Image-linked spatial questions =
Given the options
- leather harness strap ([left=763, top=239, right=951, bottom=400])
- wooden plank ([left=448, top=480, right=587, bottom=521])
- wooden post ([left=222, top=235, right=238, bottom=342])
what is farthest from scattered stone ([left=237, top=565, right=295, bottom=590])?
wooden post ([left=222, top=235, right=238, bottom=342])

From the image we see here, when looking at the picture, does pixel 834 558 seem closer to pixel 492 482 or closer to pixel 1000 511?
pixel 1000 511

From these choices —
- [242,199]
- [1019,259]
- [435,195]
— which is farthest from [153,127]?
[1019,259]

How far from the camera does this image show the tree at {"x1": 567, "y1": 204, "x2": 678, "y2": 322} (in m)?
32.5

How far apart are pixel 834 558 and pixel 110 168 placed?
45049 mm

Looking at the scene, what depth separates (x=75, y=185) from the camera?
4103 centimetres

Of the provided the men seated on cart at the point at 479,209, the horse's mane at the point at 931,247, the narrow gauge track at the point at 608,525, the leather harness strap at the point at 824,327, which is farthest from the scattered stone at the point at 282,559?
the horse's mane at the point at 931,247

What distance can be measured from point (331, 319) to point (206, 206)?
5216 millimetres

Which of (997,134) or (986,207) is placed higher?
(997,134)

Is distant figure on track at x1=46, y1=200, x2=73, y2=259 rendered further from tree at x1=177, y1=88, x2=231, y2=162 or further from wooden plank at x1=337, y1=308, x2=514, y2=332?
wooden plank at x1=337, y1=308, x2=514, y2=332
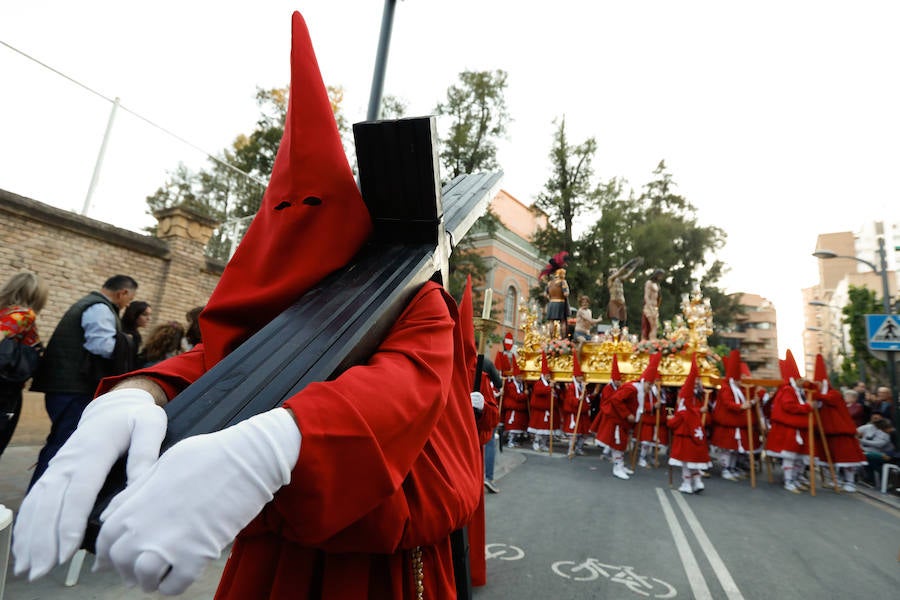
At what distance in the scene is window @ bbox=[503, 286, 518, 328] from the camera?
33.2 meters

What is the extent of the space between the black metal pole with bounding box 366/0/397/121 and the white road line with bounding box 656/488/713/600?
4744mm

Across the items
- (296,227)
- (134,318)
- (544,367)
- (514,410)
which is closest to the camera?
(296,227)

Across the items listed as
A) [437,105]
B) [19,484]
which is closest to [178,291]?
[19,484]

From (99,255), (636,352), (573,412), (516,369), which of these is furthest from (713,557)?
(99,255)

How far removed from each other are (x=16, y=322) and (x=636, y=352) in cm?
1186

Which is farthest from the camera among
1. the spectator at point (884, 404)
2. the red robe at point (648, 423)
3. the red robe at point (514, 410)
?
the red robe at point (514, 410)

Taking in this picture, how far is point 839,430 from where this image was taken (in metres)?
8.02

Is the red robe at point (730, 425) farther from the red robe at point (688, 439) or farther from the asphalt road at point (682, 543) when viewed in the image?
the red robe at point (688, 439)

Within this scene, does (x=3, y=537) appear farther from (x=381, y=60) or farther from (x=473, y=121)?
(x=473, y=121)

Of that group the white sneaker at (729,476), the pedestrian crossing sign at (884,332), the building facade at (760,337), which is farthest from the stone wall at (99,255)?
the building facade at (760,337)

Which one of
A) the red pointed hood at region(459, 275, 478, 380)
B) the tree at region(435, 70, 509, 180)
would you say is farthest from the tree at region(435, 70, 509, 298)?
the red pointed hood at region(459, 275, 478, 380)

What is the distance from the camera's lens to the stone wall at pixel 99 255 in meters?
6.55

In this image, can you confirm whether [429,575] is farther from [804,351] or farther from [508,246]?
[804,351]

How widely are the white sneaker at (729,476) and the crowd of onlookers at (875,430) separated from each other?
277cm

REQUIRED TASK =
Rewrite all the items above, swapping "scattered stone" for "loose gravel" wherever it occurs and changing nothing else. Leave the pictures out.

WRITTEN SOLUTION =
Given the options
- leather harness strap ([left=763, top=239, right=951, bottom=400])
- wooden plank ([left=448, top=480, right=587, bottom=521])
- wooden post ([left=222, top=235, right=238, bottom=342])
what is farthest from loose gravel ([left=237, top=565, right=295, bottom=590])?
wooden post ([left=222, top=235, right=238, bottom=342])

From the image we see here, when looking at the picture, does pixel 834 558 seem closer to pixel 492 482 or closer to pixel 1000 511?
pixel 1000 511

From these choices —
- [242,199]
- [1019,259]
- [435,195]
— which is farthest from [153,127]?
[1019,259]

How far from the camera does this image show the tree at {"x1": 567, "y1": 204, "x2": 678, "y2": 322} (in m)?
32.5

How far apart are pixel 834 558 and pixel 110 168 placed?
45049 mm

Looking at the scene, what depth separates (x=75, y=185) from the camera?
4103 centimetres

Of the provided the men seated on cart at the point at 479,209, the horse's mane at the point at 931,247, the narrow gauge track at the point at 608,525, the leather harness strap at the point at 824,327, which is farthest from the loose gravel at the point at 282,559?
the horse's mane at the point at 931,247

What distance can be measured from point (331, 319) to point (206, 206)?
5216 millimetres

Which of (997,134) or (986,207) is placed higher?
(997,134)

Is distant figure on track at x1=46, y1=200, x2=73, y2=259 rendered further from tree at x1=177, y1=88, x2=231, y2=162 or further from wooden plank at x1=337, y1=308, x2=514, y2=332?
wooden plank at x1=337, y1=308, x2=514, y2=332
At what distance in the scene is window @ bbox=[503, 286, 518, 328] from the camera?
33.2 meters

What is the extent of the space between the black metal pole with bounding box 366/0/397/121 and the white road line with bounding box 656/488/713/600?
4744mm

Across the items
- (296,227)
- (134,318)
- (544,367)
- (514,410)
which is closest to the camera?
(296,227)

Across the items listed as
A) [437,105]
B) [19,484]
which is closest to [178,291]?
[19,484]

From (99,255), (636,352), (573,412), (516,369), which of these is furthest from (713,557)?
(99,255)

How far removed from each other are (x=16, y=322) and (x=636, y=352) in cm?
1186

Which is farthest from the camera among
1. the spectator at point (884, 404)
2. the red robe at point (648, 423)
3. the red robe at point (514, 410)
?
the red robe at point (514, 410)

Taking in this picture, how far is point 839,430 from where this image was taken (in metres)?
8.02

Is the red robe at point (730, 425) farther from the red robe at point (688, 439) or farther from the asphalt road at point (682, 543) when viewed in the image?
the red robe at point (688, 439)

Within this scene, does (x=3, y=537) appear farther from (x=381, y=60) or farther from (x=473, y=121)?
(x=473, y=121)

Of that group the white sneaker at (729,476), the pedestrian crossing sign at (884,332), the building facade at (760,337), which is farthest from the stone wall at (99,255)?
the building facade at (760,337)

Which one of
A) the red pointed hood at region(459, 275, 478, 380)
B) the tree at region(435, 70, 509, 180)
would you say is farthest from the tree at region(435, 70, 509, 298)?
the red pointed hood at region(459, 275, 478, 380)

What is the distance from the camera's lens to the stone wall at pixel 99 255 in meters?
6.55

In this image, can you confirm whether [429,575] is farther from [804,351] or farther from [508,246]?
[804,351]

How widely are the white sneaker at (729,476) and the crowd of onlookers at (875,430) separated from each other?
277cm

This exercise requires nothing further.